### Job
How many of the lines below contain the string "measurable"? Reply with the number alone.

★ ★ ★ ★ ★

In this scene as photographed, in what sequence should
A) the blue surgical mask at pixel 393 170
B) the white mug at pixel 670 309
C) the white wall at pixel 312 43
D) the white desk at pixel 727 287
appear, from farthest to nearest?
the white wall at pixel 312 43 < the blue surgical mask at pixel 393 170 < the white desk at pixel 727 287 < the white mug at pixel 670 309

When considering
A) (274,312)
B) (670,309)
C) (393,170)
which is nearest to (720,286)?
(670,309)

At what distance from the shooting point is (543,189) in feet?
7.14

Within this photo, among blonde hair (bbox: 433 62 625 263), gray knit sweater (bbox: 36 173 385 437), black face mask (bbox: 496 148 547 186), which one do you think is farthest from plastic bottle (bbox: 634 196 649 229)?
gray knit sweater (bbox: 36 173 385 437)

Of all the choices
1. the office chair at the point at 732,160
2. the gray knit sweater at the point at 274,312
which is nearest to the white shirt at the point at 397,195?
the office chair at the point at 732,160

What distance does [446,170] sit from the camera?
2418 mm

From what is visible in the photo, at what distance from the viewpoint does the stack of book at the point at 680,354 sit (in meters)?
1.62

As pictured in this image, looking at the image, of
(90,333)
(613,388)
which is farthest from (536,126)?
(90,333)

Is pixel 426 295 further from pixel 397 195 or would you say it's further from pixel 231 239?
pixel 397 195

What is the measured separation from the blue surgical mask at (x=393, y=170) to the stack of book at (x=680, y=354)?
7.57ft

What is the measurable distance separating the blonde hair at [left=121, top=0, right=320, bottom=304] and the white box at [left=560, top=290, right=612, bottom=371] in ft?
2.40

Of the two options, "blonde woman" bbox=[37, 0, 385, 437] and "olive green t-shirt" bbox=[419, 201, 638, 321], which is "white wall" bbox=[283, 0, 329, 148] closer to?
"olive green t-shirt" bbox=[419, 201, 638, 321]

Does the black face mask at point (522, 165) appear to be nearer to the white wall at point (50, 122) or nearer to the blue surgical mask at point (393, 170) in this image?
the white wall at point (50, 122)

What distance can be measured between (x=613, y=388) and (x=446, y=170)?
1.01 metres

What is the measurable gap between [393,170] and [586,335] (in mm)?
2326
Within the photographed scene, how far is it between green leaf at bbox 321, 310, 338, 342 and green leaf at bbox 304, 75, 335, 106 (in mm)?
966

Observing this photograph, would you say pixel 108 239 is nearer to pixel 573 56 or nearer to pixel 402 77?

★ ★ ★ ★ ★

### Exercise solution
2